**Requirements**: Extract every line in the rows below that contains the word "farthest", and copy each one out in full.
** START OF Task material **
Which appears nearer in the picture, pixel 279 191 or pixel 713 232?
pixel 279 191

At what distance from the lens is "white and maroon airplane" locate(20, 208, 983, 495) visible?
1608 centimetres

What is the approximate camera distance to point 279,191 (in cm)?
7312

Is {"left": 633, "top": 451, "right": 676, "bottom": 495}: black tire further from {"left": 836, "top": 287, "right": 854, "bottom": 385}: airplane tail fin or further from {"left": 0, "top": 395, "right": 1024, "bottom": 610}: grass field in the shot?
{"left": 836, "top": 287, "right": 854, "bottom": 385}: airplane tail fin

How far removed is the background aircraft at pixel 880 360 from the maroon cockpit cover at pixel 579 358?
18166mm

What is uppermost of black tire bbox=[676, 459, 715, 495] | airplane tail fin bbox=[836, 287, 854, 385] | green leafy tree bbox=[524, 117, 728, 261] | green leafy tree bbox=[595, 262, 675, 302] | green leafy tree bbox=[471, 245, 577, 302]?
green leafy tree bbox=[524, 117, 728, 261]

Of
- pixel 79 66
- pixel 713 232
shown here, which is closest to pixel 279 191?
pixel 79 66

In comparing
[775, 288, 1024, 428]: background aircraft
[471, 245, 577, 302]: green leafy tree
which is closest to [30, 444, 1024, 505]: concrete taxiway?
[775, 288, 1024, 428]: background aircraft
** END OF Task material **
** START OF Task material **
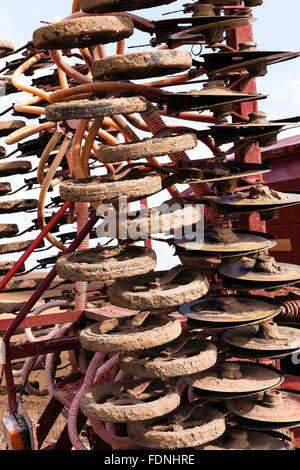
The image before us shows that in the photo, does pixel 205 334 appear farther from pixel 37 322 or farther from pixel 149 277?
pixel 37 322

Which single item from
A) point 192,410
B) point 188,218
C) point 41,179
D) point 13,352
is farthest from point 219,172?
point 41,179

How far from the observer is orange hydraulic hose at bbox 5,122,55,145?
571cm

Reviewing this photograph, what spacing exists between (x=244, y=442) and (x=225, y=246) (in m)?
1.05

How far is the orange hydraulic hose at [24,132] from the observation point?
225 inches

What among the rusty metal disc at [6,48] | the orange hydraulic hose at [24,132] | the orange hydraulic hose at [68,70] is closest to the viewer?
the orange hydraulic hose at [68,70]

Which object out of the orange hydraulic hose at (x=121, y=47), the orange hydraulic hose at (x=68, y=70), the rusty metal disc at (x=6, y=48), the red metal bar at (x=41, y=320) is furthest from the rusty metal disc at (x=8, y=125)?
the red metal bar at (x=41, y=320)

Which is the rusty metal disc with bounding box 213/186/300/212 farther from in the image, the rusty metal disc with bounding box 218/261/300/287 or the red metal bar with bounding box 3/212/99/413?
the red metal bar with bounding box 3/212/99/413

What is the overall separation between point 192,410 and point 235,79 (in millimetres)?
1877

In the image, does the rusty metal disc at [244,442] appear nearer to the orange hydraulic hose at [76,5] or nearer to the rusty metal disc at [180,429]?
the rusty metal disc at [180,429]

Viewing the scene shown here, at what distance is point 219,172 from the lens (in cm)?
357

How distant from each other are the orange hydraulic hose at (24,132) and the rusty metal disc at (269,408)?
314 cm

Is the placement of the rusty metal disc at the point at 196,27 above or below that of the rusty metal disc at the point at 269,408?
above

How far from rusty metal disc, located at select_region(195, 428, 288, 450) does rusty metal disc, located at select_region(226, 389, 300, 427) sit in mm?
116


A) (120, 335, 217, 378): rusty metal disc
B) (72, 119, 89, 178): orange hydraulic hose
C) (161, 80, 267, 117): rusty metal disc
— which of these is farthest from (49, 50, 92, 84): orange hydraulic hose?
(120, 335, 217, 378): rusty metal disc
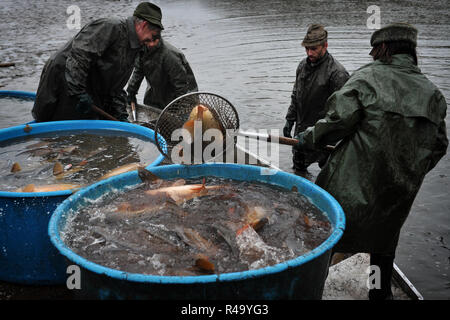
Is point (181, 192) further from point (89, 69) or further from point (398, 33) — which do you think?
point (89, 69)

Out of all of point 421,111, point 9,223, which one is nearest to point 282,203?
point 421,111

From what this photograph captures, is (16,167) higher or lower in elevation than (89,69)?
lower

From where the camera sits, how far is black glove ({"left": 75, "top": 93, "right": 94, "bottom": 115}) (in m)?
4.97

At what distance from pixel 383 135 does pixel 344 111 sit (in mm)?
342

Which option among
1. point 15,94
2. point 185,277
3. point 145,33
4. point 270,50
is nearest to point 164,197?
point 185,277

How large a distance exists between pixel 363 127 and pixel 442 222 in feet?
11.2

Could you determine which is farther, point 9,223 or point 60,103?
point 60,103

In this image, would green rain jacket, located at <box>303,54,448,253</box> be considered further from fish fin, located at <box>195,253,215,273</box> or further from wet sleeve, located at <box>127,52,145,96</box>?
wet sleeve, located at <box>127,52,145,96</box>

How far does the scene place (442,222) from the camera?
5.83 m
** END OF Task material **
**Written solution**:
is farthest from point 219,172?
— which of these is farthest from (49, 50, 92, 84): orange hydraulic hose?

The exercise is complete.